* **Reading text**
Sen. Steven Oroho urged the Governor to stop exaggerating the current financial crisis because doing so only damages his credibility when asking for more federal assistance. (

The Governor has warned publicly of an imminent cash crisis that would prevent the State from paying its bills for vital services, while his Treasurer has filed statements with the United States Securities and Exchange Commission saying New Jersey’s budget is balanced though September 30, 2020 with a $1 billion surplus.

“The financial crisis we are in is real, and I appreciate any efforts our congressional delegation makes to help our State to secure more assistance,” said Oroho, who serves as the Senate Republican Budget Officer. “The Governor is undermining those efforts when he so clearly overstates the problem and damages his credibility.”

Senator Oroho was referring to two particularly egregious examples of the Governor exaggerating the problem, as explained below.


Two weeks ago, in an effort to bully legislators into quickly approving legislation to borrow $10 billion, the Governor claimed the State is quickly running out of cash and that we would be unable to pay schools and continue funding for essential services if the Legislature did not act “within days.” On July 8, he said: “Now before I go on, I reiterate the need to secure the funding we will need to protect against an imminent fiscal meltdown by allowing us to go to the bond markets for an emergency infusion of cash to keep our state afloat. The Senate has had this bill for three months…. if there’s no action soon, and I mean in a matter of days, we will miss our opportunity. ” He has been using the same rhetoric when publicly calling on federal representatives to give the State more money, on top of the $9 billion already being provided by the CARES Act and other recent laws.

* **Source excerpt**
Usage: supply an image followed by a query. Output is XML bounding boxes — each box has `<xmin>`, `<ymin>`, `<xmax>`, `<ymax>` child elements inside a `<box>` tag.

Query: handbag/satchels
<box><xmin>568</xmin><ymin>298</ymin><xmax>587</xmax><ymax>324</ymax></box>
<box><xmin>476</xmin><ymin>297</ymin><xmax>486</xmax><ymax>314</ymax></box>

* **Directives**
**A.** Using the text on Senator Oroho's criticism of the Governor, decide whether each statement agrees with it: (i) Oroho serves as the Senate Republican Budget Officer; (ii) the Governor pushed legislation to borrow $5 billion; (iii) the Governor spoke on July 8. For each, answer yes or no and quote the deciding words from the text.
**B.** Write out the passage of the text on Senator Oroho's criticism of the Governor between "Sen. Steven Oroho" and "a $1 billion surplus.", inclusive.
**C.** List every dollar amount that appears in the text on Senator Oroho's criticism of the Governor.

* **List of solutions**
**A.**
(i) Yes: "who serves as the Senate Republican Budget Officer"
(ii) No: "legislation to borrow $10 billion"
(iii) Yes: "On July 8, he said"

**B.**
Sen. Steven Oroho urged the Governor to stop exaggerating the current financial crisis because doing so only damages his credibility when asking for more federal assistance. (

The Governor has warned publicly of an imminent cash crisis that would prevent the State from paying its bills for vital services, while his Treasurer has filed statements with the United States Securities and Exchange Commission saying New Jersey’s budget is balanced though September 30, 2020 with a $1 billion surplus.

**C.**
$1 billion
$10 billion
$9 billion